Data records |
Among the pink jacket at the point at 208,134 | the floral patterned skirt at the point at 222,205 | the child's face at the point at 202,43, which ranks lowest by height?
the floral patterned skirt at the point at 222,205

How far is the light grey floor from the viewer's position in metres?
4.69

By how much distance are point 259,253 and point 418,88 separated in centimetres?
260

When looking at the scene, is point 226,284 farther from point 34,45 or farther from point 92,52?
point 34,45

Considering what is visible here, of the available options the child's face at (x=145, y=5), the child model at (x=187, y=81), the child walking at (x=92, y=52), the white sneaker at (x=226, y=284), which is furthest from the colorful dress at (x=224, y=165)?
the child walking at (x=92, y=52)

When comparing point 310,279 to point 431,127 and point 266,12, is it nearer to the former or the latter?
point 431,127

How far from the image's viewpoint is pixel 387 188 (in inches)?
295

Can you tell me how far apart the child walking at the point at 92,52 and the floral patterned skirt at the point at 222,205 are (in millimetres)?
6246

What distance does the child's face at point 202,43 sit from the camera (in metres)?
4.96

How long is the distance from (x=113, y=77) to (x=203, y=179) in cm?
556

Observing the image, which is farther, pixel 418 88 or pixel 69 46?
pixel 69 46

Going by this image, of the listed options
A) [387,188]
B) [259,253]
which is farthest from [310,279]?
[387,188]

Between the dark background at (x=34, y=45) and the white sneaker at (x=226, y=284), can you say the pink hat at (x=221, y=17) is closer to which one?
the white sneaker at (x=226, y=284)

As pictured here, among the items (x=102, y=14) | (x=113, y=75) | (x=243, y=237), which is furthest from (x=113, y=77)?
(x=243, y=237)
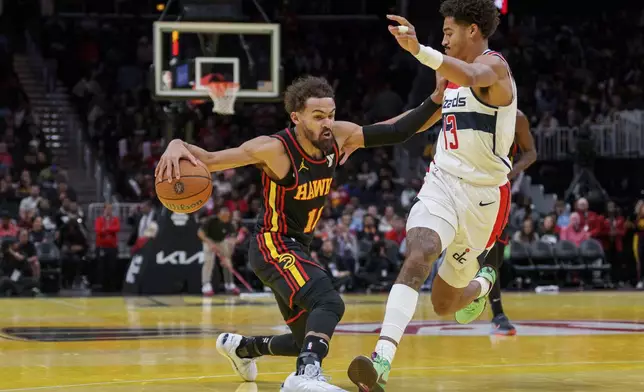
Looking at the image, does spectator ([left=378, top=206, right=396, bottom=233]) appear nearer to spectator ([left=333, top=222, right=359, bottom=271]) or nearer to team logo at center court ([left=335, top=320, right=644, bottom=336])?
spectator ([left=333, top=222, right=359, bottom=271])

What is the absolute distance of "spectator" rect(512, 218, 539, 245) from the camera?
20531 mm

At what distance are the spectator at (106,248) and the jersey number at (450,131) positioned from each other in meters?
13.2

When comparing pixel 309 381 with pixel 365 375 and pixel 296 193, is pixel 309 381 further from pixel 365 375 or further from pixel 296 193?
pixel 296 193

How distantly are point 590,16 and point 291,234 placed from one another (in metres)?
24.1

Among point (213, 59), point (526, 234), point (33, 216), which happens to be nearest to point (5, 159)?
point (33, 216)

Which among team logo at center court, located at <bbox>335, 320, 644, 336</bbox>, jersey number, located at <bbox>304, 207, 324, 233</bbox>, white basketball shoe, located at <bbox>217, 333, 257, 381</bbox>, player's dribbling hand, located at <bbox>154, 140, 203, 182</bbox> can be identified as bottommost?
team logo at center court, located at <bbox>335, 320, 644, 336</bbox>

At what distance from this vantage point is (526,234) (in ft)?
67.4

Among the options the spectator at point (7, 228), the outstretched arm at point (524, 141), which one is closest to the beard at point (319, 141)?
the outstretched arm at point (524, 141)

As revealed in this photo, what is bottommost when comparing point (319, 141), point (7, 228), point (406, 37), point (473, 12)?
point (7, 228)

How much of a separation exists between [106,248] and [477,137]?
13.4m

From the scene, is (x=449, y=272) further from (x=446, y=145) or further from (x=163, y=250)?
(x=163, y=250)

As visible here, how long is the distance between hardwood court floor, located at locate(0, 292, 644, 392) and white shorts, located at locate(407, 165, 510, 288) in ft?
2.53

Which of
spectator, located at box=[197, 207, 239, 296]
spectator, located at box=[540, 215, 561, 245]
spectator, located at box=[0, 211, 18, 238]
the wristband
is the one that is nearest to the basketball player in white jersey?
the wristband

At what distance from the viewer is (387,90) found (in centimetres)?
2738
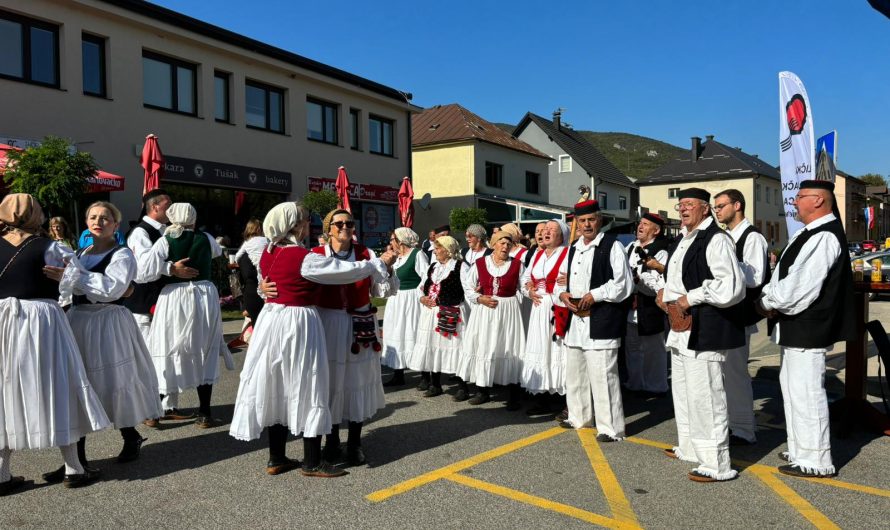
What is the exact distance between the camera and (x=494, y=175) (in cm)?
3225

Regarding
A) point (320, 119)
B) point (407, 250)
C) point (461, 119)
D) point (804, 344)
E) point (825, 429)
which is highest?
point (461, 119)

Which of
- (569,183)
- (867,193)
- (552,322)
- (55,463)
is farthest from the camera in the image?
(867,193)

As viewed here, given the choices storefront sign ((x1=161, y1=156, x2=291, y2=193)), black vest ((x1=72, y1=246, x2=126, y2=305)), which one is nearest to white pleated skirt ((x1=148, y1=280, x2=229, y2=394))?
black vest ((x1=72, y1=246, x2=126, y2=305))

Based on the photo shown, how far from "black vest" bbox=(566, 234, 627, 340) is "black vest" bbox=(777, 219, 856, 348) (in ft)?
4.15

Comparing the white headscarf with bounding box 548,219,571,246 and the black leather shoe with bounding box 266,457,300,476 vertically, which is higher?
the white headscarf with bounding box 548,219,571,246

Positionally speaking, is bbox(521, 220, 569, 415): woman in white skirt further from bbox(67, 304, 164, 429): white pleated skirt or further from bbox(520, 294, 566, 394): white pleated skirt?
bbox(67, 304, 164, 429): white pleated skirt

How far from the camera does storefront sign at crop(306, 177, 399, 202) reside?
21.2 m

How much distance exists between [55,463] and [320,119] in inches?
736

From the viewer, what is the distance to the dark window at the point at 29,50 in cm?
1360

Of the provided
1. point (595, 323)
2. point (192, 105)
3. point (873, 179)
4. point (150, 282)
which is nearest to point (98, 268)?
point (150, 282)

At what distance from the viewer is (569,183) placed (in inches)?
1657

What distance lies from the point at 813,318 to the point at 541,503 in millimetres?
2343

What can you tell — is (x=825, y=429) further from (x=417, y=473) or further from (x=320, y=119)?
(x=320, y=119)

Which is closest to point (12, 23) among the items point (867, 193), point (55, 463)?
point (55, 463)
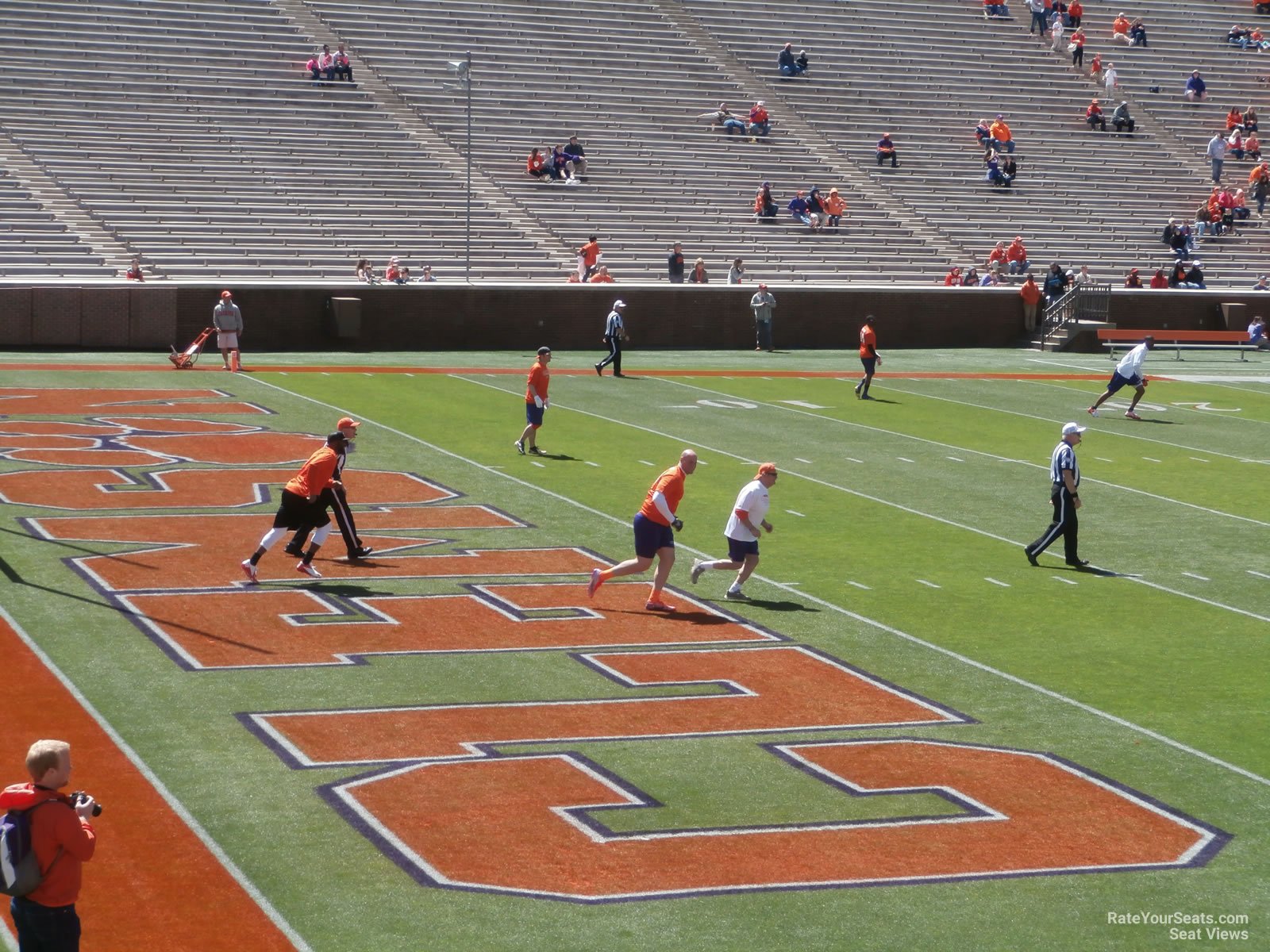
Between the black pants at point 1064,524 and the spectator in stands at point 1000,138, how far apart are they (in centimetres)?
3976

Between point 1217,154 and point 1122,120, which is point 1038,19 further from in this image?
point 1217,154

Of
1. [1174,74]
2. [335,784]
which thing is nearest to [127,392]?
[335,784]

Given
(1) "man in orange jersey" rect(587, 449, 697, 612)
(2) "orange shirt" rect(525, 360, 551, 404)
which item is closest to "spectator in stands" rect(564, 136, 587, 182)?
(2) "orange shirt" rect(525, 360, 551, 404)

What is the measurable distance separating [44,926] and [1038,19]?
62.3m

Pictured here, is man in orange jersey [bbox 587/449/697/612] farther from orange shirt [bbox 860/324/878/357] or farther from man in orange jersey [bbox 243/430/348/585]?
orange shirt [bbox 860/324/878/357]

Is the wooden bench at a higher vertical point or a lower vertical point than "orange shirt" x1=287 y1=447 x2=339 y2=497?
higher

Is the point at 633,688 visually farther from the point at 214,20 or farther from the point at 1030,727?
the point at 214,20

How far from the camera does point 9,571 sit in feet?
58.9

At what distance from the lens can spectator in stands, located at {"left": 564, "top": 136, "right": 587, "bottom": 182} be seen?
50844mm

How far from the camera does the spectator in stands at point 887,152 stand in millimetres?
55844

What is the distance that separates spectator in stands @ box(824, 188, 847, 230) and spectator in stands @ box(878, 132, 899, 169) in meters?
4.52

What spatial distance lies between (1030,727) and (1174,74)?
2196 inches

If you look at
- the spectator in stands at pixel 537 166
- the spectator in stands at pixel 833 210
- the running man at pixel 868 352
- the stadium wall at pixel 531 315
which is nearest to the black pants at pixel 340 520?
the running man at pixel 868 352

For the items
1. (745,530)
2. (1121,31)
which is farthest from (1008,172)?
(745,530)
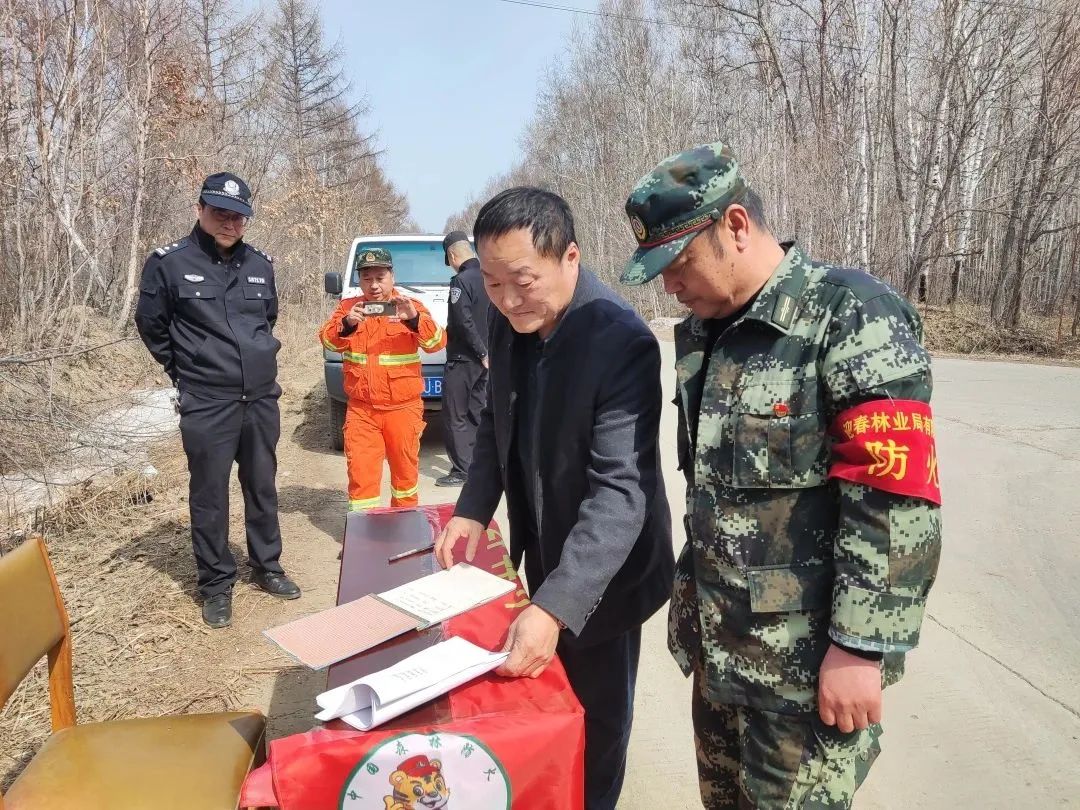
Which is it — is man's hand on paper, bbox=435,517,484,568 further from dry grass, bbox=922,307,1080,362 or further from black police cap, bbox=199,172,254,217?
dry grass, bbox=922,307,1080,362

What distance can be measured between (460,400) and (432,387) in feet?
2.41

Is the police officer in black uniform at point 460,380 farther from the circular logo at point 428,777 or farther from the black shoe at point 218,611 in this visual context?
the circular logo at point 428,777

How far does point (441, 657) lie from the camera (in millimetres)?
1429

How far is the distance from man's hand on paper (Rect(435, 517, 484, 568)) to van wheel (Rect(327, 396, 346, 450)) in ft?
16.2

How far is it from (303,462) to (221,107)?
921 centimetres

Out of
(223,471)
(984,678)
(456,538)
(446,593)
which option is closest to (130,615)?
(223,471)

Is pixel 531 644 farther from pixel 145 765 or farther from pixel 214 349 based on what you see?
pixel 214 349

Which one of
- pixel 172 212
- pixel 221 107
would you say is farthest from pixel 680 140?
pixel 172 212

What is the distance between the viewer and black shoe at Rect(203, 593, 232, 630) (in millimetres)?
3543

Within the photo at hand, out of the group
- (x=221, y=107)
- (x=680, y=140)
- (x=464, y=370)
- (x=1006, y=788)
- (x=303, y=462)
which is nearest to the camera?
(x=1006, y=788)

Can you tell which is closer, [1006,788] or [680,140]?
[1006,788]

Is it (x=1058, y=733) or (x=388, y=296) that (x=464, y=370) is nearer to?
(x=388, y=296)

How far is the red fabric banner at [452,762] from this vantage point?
1175mm

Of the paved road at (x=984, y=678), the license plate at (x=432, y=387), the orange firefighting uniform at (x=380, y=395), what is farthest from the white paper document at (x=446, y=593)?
the license plate at (x=432, y=387)
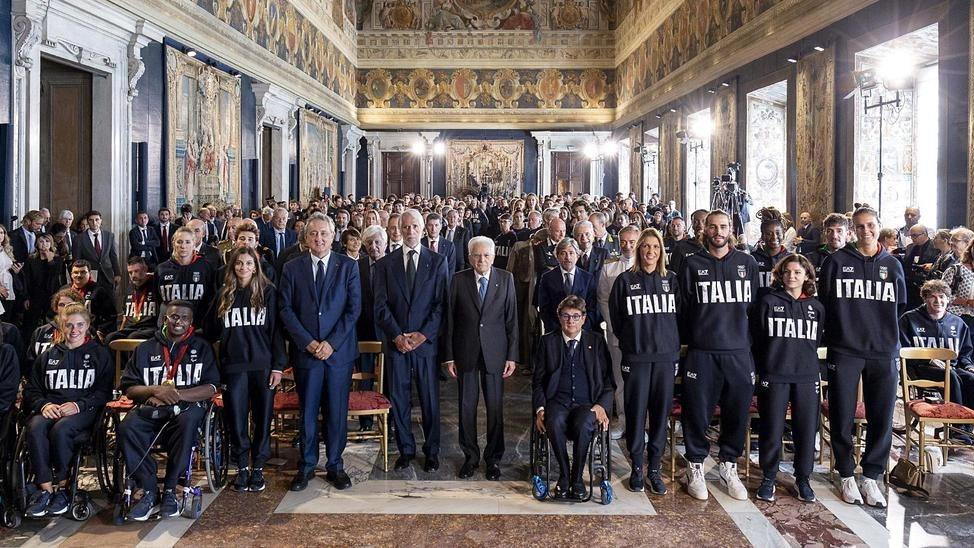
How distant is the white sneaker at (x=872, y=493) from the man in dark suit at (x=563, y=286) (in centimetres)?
220

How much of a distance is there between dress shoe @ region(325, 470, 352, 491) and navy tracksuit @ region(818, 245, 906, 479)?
135 inches

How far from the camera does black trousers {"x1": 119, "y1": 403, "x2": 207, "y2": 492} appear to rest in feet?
15.5

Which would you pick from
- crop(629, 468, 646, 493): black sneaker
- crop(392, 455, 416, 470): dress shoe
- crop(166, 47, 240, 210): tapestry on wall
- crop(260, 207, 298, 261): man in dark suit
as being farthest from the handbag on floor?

Exercise task | Take only the line containing "Is pixel 531" and every line after it to the end of the entries, and copy them exactly, pictures excluded.

Problem solution |
Is pixel 531 644 farther from pixel 145 765 or farther from pixel 214 349 based on what you see?
pixel 214 349

Which one of
- pixel 172 212
- pixel 221 107
would you say is farthest from pixel 680 140?
pixel 172 212

What is the distance between the viewer and black shoe at Rect(203, 593, 232, 630) (in millimetres)?
3543

Within the photo at hand, out of the group
- (x=221, y=107)
- (x=680, y=140)
- (x=464, y=370)
- (x=1006, y=788)
- (x=303, y=462)
which is nearest to the camera?
(x=1006, y=788)

Can you tell which is closer, [1006,788] or [680,140]?
[1006,788]

Is it (x=1058, y=733) or (x=388, y=296) that (x=464, y=370) is nearer to?
(x=388, y=296)

How far is the red fabric banner at [452,762] from this vantage point?
1175mm

Of the paved road at (x=984, y=678), the license plate at (x=432, y=387), the orange firefighting uniform at (x=380, y=395), what is farthest from the white paper document at (x=446, y=593)?
the license plate at (x=432, y=387)
How distant is the white sneaker at (x=872, y=493) from the man in dark suit at (x=563, y=286) (in centimetres)?
220

How much of a distance is there between dress shoe @ region(325, 470, 352, 491) and navy tracksuit @ region(818, 245, 906, 479)?
135 inches

How far from the camera does black trousers {"x1": 119, "y1": 403, "x2": 207, "y2": 492} appear to rest in feet?
15.5

Which would you pick from
- crop(629, 468, 646, 493): black sneaker
- crop(392, 455, 416, 470): dress shoe
- crop(166, 47, 240, 210): tapestry on wall
- crop(260, 207, 298, 261): man in dark suit
as being farthest from the handbag on floor?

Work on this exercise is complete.